By On June 10th, 2014

No, There Isn’t Just One Thing Causing Eating Disorders

It is common to look for the societal or cultural factors which contribute to eating disorders, but doing so often misses one of the most crucial matters at the heart of the issue. While it can feel productive to scrutinize media and other potentially triggering and influential sources which may facilitate the increase in individuals being identified with eating disorders, criticizing those sources without acknowledging that eating disorders are mental illnesses is problematic.

This is not to say that we should stop being critical of how media and advertising presents the supposed “ideal” human figures, but those who struggle with eating disorders deserve more than indirect attention.

Susanne Carlson is the survivor of a 10 year long battle with an eating disorder, and during her struggle she saw individuals categorized with a seemingly endless list of subtypes of eating disorders. She also went through many treatment processes which approach individuals with eating disorders as a cohesive monolith driven by consistent issues.

The idea that there is one or even a small list of factors creating eating disorders is the largest failure in the rehabilitation of individuals with eating disorders.

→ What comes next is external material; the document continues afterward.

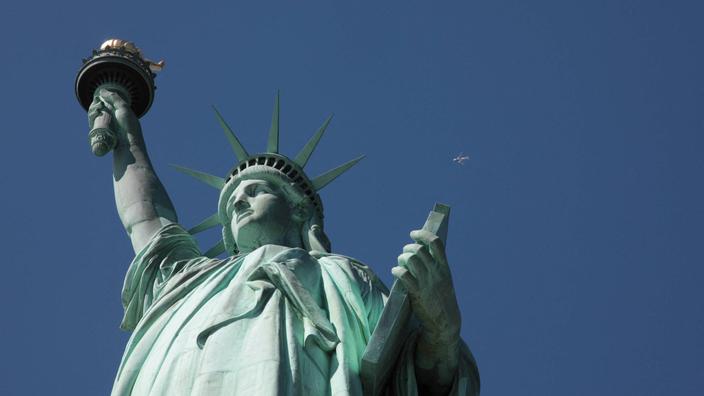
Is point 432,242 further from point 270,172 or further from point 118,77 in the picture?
point 118,77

As Carlson says in a blog post for The Province:

“Every person has their own story and that story does not fit within the boxes of diagnosis. Each story needs to be heard and worked through. Each person needs to feel acknowledged, believed, and validated that their experience means something – that they aren’t inherently mentally unstable or a lost cause.”

The suggestion that many eating disorder patients feel like a lost cause is perhaps the most worrying part of that short except, as one of the most common motivations for eating disorders is the belief that the individual is “just not enough,” as Carlson puts it. By failing to validate their own feelings and experience, it is likely those feelings are actually further reinforced instead of worked through and reconciled.

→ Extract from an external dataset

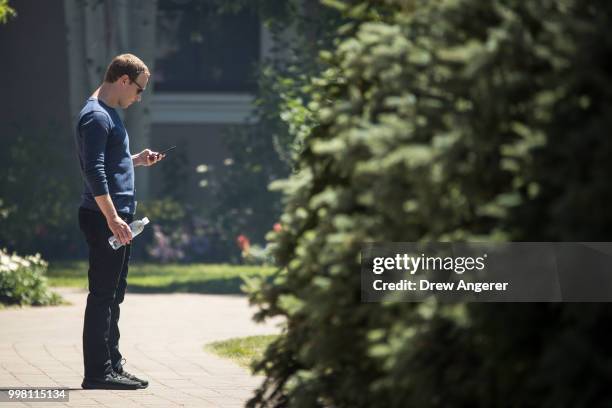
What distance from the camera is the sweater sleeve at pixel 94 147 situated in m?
7.00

Carlson’s entire opinion piece gives a unique and enlightening insight into the perspective of just one individual who has struggled with eating disorders, but it also highlights several ways the overall treatment of eating disorders can be improved. It can be tempting to treat patients as the monolithic representation of their disorder because it is a less complex approach, but every patient is a complex and fully realized person and deserves treatment that takes this into account.